PROBLEM TO SOLVE
Copy out the material below, switching each occurrence of "bridge support column" to "bridge pier" and leaving everything else unchanged.

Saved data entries

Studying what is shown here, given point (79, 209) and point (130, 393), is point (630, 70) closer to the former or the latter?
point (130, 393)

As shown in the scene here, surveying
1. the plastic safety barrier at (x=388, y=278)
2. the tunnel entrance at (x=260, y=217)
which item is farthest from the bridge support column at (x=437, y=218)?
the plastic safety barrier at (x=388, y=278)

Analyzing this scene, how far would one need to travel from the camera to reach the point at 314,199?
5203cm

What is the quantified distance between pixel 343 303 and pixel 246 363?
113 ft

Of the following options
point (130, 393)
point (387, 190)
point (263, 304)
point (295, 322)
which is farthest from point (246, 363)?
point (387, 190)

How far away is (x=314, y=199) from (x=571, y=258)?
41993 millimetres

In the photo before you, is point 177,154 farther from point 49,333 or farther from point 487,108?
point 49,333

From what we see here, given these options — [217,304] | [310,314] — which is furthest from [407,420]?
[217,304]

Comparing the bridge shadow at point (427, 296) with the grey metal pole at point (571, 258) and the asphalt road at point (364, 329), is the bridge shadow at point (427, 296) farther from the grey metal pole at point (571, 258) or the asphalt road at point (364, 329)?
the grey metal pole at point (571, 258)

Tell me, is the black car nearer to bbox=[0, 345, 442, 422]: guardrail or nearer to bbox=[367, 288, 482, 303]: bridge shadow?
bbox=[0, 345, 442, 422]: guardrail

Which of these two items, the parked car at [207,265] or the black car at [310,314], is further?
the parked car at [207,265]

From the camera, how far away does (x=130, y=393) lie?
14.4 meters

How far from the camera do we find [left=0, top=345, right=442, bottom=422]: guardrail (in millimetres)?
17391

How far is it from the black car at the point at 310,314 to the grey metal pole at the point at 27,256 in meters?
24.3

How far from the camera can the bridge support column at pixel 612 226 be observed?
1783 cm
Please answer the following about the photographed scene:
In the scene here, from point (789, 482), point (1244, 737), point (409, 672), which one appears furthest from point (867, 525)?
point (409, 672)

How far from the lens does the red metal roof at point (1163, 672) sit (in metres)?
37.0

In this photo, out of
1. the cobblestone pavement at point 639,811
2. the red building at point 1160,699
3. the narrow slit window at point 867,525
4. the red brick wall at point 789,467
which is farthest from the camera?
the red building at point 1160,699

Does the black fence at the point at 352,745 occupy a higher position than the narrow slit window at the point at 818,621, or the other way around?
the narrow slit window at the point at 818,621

FULL ANSWER
Studying what is shown here, given point (79, 209) and point (130, 393), is point (630, 70) closer to the former or the latter?
point (130, 393)

As shown in the scene here, surveying
1. the plastic safety barrier at (x=388, y=278)
2. the tunnel entrance at (x=260, y=217)
which item is farthest from the bridge pier at (x=437, y=218)?
the plastic safety barrier at (x=388, y=278)

Analyzing this scene, how far would one need to travel from the camera to reach the point at 314,199?
5203cm

What is the quantified distance between pixel 343 303 and pixel 246 363?
113 ft

Of the following options
point (130, 393)
point (387, 190)
point (263, 304)
point (295, 322)
which is farthest from point (246, 363)?
point (387, 190)

How far away is (x=314, y=199) from (x=571, y=258)?
41993 millimetres

In the photo before you, is point 177,154 farther from point 49,333 or farther from point 487,108?
point 49,333

From what we see here, given these options — [217,304] | [310,314] — which is furthest from [407,420]?
[217,304]

Comparing the bridge shadow at point (427, 296) with the grey metal pole at point (571, 258) and the asphalt road at point (364, 329), is the bridge shadow at point (427, 296) farther from the grey metal pole at point (571, 258) or the asphalt road at point (364, 329)?
the grey metal pole at point (571, 258)

Tell me, is the black car nearer to bbox=[0, 345, 442, 422]: guardrail or nearer to bbox=[367, 288, 482, 303]: bridge shadow?
bbox=[0, 345, 442, 422]: guardrail

Which of these two items, the parked car at [207,265] or the black car at [310,314], is further?
the parked car at [207,265]

From the camera, how far away does (x=130, y=393) lie?
14.4 meters

How far from the camera do we find [left=0, top=345, right=442, bottom=422]: guardrail (in millimetres)?
17391

How far is it from the black car at the point at 310,314 to the grey metal pole at the point at 27,256 in meters?
24.3

How far from the camera can the bridge pier at pixel 612 226 be observed?
1783 cm
Please answer the following about the photographed scene:
In the scene here, from point (789, 482), point (1244, 737), point (409, 672), which one appears furthest from point (867, 525)?
point (409, 672)

How far from the lens does the red metal roof at point (1163, 672) sit (in metres)?
37.0

In this photo, out of
1. the cobblestone pavement at point 639,811
2. the red building at point 1160,699
3. the narrow slit window at point 867,525
4. the red brick wall at point 789,467
which is farthest from the camera?
the red building at point 1160,699

Does the black fence at the point at 352,745 occupy a higher position than the narrow slit window at the point at 818,621, or the other way around?
the narrow slit window at the point at 818,621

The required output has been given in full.